All entries below are to be set down again, identical to the source.

Items listed in a dataset:
☆ ☆ ☆ ☆ ☆
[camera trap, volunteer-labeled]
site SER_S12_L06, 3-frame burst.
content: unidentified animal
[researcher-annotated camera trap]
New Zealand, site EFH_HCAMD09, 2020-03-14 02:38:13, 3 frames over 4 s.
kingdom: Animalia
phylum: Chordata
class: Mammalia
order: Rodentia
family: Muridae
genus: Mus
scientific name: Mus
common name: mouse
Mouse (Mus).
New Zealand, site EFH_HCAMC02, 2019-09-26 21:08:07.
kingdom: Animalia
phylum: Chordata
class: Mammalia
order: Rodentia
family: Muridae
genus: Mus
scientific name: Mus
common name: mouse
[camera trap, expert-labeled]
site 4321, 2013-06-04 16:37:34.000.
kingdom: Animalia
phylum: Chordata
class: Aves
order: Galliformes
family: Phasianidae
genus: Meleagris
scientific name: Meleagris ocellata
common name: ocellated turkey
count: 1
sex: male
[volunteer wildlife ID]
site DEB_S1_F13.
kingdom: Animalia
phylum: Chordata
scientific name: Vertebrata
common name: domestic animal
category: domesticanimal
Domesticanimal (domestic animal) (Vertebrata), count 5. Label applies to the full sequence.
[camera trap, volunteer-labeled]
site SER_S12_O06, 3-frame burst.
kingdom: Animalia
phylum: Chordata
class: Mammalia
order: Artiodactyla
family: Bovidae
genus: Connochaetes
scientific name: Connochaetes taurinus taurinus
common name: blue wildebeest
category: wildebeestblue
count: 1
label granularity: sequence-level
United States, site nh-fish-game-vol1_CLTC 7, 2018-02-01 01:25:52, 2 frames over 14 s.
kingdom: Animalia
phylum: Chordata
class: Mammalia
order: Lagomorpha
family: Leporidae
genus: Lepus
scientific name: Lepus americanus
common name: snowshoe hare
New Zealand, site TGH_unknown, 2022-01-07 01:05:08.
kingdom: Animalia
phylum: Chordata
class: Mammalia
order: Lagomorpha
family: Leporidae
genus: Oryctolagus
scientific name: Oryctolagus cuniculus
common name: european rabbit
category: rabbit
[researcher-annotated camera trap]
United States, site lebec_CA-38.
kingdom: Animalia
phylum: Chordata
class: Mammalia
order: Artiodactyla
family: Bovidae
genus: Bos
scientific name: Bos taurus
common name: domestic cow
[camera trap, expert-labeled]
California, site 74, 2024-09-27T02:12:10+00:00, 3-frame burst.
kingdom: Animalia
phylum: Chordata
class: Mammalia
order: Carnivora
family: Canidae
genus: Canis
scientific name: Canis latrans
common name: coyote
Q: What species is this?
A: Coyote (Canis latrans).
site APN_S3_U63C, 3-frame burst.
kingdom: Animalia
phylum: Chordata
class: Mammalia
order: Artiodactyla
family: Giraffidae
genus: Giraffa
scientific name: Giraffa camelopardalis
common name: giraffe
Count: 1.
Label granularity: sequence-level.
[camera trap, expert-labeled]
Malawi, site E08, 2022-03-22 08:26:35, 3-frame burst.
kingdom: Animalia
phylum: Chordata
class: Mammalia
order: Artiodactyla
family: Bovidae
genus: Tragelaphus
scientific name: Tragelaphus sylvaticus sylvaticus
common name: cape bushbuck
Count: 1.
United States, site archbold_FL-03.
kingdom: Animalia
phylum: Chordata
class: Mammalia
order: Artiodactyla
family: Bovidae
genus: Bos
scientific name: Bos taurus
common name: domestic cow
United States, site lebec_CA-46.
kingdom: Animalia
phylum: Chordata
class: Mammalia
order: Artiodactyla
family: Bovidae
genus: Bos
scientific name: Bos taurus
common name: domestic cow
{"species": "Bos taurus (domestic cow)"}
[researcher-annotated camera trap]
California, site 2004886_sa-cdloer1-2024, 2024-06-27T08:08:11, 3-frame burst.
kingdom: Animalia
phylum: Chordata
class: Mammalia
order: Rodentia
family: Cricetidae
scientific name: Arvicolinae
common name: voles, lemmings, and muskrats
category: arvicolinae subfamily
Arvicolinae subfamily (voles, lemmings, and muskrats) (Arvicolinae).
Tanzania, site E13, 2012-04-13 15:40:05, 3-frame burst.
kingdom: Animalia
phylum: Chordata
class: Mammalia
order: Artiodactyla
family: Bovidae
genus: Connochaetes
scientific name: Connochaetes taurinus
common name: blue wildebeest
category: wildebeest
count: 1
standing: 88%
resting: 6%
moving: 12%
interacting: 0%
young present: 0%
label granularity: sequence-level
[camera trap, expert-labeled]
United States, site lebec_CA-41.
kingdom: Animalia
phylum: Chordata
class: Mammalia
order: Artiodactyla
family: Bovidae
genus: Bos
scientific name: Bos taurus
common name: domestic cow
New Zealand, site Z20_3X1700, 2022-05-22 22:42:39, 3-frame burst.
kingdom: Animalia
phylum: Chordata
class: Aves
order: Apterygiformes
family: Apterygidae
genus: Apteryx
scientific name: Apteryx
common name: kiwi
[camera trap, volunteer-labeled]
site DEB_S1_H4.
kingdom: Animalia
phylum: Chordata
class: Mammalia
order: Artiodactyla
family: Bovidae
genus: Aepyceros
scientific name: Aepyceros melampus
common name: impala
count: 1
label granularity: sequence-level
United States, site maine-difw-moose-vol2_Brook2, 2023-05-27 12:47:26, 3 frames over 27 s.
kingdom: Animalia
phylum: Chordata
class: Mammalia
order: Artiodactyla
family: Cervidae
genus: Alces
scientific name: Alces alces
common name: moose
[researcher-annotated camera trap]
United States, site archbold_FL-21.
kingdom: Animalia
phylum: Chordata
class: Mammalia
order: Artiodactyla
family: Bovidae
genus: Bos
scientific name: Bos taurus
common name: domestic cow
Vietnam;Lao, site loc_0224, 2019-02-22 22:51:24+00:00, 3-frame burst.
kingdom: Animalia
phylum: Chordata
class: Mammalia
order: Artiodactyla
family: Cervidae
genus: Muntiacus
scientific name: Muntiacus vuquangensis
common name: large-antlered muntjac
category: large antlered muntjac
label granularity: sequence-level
☆ ☆ ☆ ☆ ☆
*Answer area:*
[camera trap, volunteer-labeled]
site SER_S12_L06, 3-frame burst.
content: unidentified animal
[researcher-annotated camera trap]
New Zealand, site EFH_HCAMD09, 2020-03-14 02:38:13, 3 frames over 4 s.
kingdom: Animalia
phylum: Chordata
class: Mammalia
order: Rodentia
family: Muridae
genus: Mus
scientific name: Mus
common name: mouse
Mouse (Mus).
New Zealand, site EFH_HCAMC02, 2019-09-26 21:08:07.
kingdom: Animalia
phylum: Chordata
class: Mammalia
order: Rodentia
family: Muridae
genus: Mus
scientific name: Mus
common name: mouse
[camera trap, expert-labeled]
site 4321, 2013-06-04 16:37:34.000.
kingdom: Animalia
phylum: Chordata
class: Aves
order: Galliformes
family: Phasianidae
genus: Meleagris
scientific name: Meleagris ocellata
common name: ocellated turkey
count: 1
sex: male
[volunteer wildlife ID]
site DEB_S1_F13.
kingdom: Animalia
phylum: Chordata
scientific name: Vertebrata
common name: domestic animal
category: domesticanimal
Domesticanimal (domestic animal) (Vertebrata), count 5. Label applies to the full sequence.
[camera trap, volunteer-labeled]
site SER_S12_O06, 3-frame burst.
kingdom: Animalia
phylum: Chordata
class: Mammalia
order: Artiodactyla
family: Bovidae
genus: Connochaetes
scientific name: Connochaetes taurinus taurinus
common name: blue wildebeest
category: wildebeestblue
count: 1
label granularity: sequence-level
United States, site nh-fish-game-vol1_CLTC 7, 2018-02-01 01:25:52, 2 frames over 14 s.
kingdom: Animalia
phylum: Chordata
class: Mammalia
order: Lagomorpha
family: Leporidae
genus: Lepus
scientific name: Lepus americanus
common name: snowshoe hare
New Zealand, site TGH_unknown, 2022-01-07 01:05:08.
kingdom: Animalia
phylum: Chordata
class: Mammalia
order: Lagomorpha
family: Leporidae
genus: Oryctolagus
scientific name: Oryctolagus cuniculus
common name: european rabbit
category: rabbit
[researcher-annotated camera trap]
United States, site lebec_CA-38.
kingdom: Animalia
phylum: Chordata
class: Mammalia
order: Artiodactyla
family: Bovidae
genus: Bos
scientific name: Bos taurus
common name: domestic cow
[camera trap, expert-labeled]
California, site 74, 2024-09-27T02:12:10+00:00, 3-frame burst.
kingdom: Animalia
phylum: Chordata
class: Mammalia
order: Carnivora
family: Canidae
genus: Canis
scientific name: Canis latrans
common name: coyote
Q: What species is this?
A: Coyote (Canis latrans).
site APN_S3_U63C, 3-frame burst.
kingdom: Animalia
phylum: Chordata
class: Mammalia
order: Artiodactyla
family: Giraffidae
genus: Giraffa
scientific name: Giraffa camelopardalis
common name: giraffe
Count: 1.
Label granularity: sequence-level.
[camera trap, expert-labeled]
Malawi, site E08, 2022-03-22 08:26:35, 3-frame burst.
kingdom: Animalia
phylum: Chordata
class: Mammalia
order: Artiodactyla
family: Bovidae
genus: Tragelaphus
scientific name: Tragelaphus sylvaticus sylvaticus
common name: cape bushbuck
Count: 1.
United States, site archbold_FL-03.
kingdom: Animalia
phylum: Chordata
class: Mammalia
order: Artiodactyla
family: Bovidae
genus: Bos
scientific name: Bos taurus
common name: domestic cow
United States, site lebec_CA-46.
kingdom: Animalia
phylum: Chordata
class: Mammalia
order: Artiodactyla
family: Bovidae
genus: Bos
scientific name: Bos taurus
common name: domestic cow
{"species": "Bos taurus (domestic cow)"}
[researcher-annotated camera trap]
California, site 2004886_sa-cdloer1-2024, 2024-06-27T08:08:11, 3-frame burst.
kingdom: Animalia
phylum: Chordata
class: Mammalia
order: Rodentia
family: Cricetidae
scientific name: Arvicolinae
common name: voles, lemmings, and muskrats
category: arvicolinae subfamily
Arvicolinae subfamily (voles, lemmings, and muskrats) (Arvicolinae).
Tanzania, site E13, 2012-04-13 15:40:05, 3-frame burst.
kingdom: Animalia
phylum: Chordata
class: Mammalia
order: Artiodactyla
family: Bovidae
genus: Connochaetes
scientific name: Connochaetes taurinus
common name: blue wildebeest
category: wildebeest
count: 1
standing: 88%
resting: 6%
moving: 12%
interacting: 0%
young present: 0%
label granularity: sequence-level
[camera trap, expert-labeled]
United States, site lebec_CA-41.
kingdom: Animalia
phylum: Chordata
class: Mammalia
order: Artiodactyla
family: Bovidae
genus: Bos
scientific name: Bos taurus
common name: domestic cow
New Zealand, site Z20_3X1700, 2022-05-22 22:42:39, 3-frame burst.
kingdom: Animalia
phylum: Chordata
class: Aves
order: Apterygiformes
family: Apterygidae
genus: Apteryx
scientific name: Apteryx
common name: kiwi
[camera trap, volunteer-labeled]
site DEB_S1_H4.
kingdom: Animalia
phylum: Chordata
class: Mammalia
order: Artiodactyla
family: Bovidae
genus: Aepyceros
scientific name: Aepyceros melampus
common name: impala
count: 1
label granularity: sequence-level
United States, site maine-difw-moose-vol2_Brook2, 2023-05-27 12:47:26, 3 frames over 27 s.
kingdom: Animalia
phylum: Chordata
class: Mammalia
order: Artiodactyla
family: Cervidae
genus: Alces
scientific name: Alces alces
common name: moose
[researcher-annotated camera trap]
United States, site archbold_FL-21.
kingdom: Animalia
phylum: Chordata
class: Mammalia
order: Artiodactyla
family: Bovidae
genus: Bos
scientific name: Bos taurus
common name: domestic cow
Vietnam;Lao, site loc_0224, 2019-02-22 22:51:24+00:00, 3-frame burst.
kingdom: Animalia
phylum: Chordata
class: Mammalia
order: Artiodactyla
family: Cervidae
genus: Muntiacus
scientific name: Muntiacus vuquangensis
common name: large-antlered muntjac
category: large antlered muntjac
label granularity: sequence-level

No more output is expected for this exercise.